Truculentos, sem dar chance de o cidadão se explicar, policiais prendem inocente que passa pelos piores 11 dias de sua vida nas mãos do sistema prisonal
10h30 do dia 19 de outubro. Entretido com o nivelamento do contrapiso do cubículo que seria usado como depósito e mostruário das peças artesanais produzidas por sua família, o indígena vê três homens invadirem o terreno de sua morada. Eles lhe perguntam seu nome e, ao ouvir “Leonel José da Silva”, imobilizam o pequeno wapixana, colocam--lhe algemas e comunicam:
— O senhor está preso!
— Calma… preso por quê? Eu não fiz nada. Sou inocente…
— O senhor pode ter esquecido, mas a Justiça não esquece.
— Moço, deixa eu pegar meu documento, deixa eu falar com minha mulher… Eu sou inocente…
Sob olhares de curiosos que se posicionam na rua, Leonel é arrastado até a viatura e, antes de ser jogado no camburão, ouve: — O senhor vai ter muito tempo pra ensaiar o que dizer de sua inocência ao juiz…
Lá de trás, do módulo usado para a produção de artesanato, Ana, esposa de Leonel, corre para ver o que está acontecendo. Não deu tempo. Do portão, só viu a viatura se afastando. Ali começava a saga da família wapixana.
Sem nenhuma ideia do que estava ocorrendo, eles precisavam descobrir para onde o patriarca havia sido levado, por quê e o que fazer para tê-lo de volta.

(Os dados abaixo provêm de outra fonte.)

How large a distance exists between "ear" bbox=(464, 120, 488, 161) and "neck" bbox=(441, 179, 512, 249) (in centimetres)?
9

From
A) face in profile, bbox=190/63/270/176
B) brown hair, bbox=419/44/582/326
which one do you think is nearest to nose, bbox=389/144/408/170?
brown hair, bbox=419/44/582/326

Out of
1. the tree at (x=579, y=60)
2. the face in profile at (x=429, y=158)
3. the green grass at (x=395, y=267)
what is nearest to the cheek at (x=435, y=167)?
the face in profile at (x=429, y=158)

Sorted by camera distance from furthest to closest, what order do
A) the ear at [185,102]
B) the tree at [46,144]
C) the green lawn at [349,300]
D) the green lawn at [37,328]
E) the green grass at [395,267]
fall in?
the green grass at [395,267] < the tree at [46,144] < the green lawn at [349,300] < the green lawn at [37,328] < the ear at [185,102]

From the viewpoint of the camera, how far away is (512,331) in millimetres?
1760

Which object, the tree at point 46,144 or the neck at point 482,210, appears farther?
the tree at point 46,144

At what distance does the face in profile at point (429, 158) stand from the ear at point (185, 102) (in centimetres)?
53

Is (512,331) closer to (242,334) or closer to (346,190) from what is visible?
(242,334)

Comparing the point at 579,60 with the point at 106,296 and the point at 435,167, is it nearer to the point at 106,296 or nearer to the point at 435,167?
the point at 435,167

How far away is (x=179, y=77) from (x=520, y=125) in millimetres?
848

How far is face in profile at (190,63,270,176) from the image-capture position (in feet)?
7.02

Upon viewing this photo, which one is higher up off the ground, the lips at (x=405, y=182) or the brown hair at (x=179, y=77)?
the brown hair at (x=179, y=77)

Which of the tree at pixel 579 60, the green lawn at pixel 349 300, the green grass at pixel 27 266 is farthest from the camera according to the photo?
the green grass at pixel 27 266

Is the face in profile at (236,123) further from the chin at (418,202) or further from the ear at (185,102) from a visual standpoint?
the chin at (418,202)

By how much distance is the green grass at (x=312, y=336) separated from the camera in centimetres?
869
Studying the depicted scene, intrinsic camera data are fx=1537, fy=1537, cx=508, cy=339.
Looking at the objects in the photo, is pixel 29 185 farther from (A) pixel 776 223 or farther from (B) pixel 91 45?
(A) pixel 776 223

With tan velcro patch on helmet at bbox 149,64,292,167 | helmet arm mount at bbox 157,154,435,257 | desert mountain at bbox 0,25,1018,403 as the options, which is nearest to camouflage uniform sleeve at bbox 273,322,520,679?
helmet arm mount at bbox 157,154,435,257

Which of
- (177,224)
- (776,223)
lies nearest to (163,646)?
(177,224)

Márcio Alexandre, o filho mais velho, sem nenhuma experiência com polícia, justiça ou advocacia, teve que fazer mágica e correr contra o relógio para libertar o pai. Enquanto isso, entre cadeia, IML, audiência de custódia e penitenciária, ninguém ouvia o clamor de inocência de Leonel.
Ninguém se preocupou em verificar se o homem preso era, de fato, o homem procurado. Uma sequência de erros grosseiros cometidos por autoridades levou um inocente a viver os piores dias de sua vida.
Apesar de não ter nenhuma passagem por delegacias, o indígena da etnia wapixana, Leonel José da Silva, 53 anos, foi preso em sua residência e recolhido à Penitenciária Agrícola de Monte Cristo, onde permaneceu por onze dias — apesar de tentar mostrar, o tempo todo, que sua prisão era um grande erro. Homônimo — A ordem de prisão deveria ter sido cumprida contra outro homem: Leonel José da Silva, conhecido como Zé do Óleo, nascido em 25 de agosto de 1961, filho de José Peter da Silva e Joana Milton da Silva.
Embora todos esses dados de Zé do Óleo estivessem registrados em todas as etapas do processo, agentes policiais coagiram e prenderam o homônimo, Leonel José da Silva, sem checar as dados e nem ouvir os apelos do inocente.
O Habeas Corpus impetrado pelas advogadas Fernanda Félix Cordeiro e Luciane Xavier Cavalcante pôs fim ao erro processual e ao sofrimento do inocente wapixana que, no dia 20, voltou para o seu lar.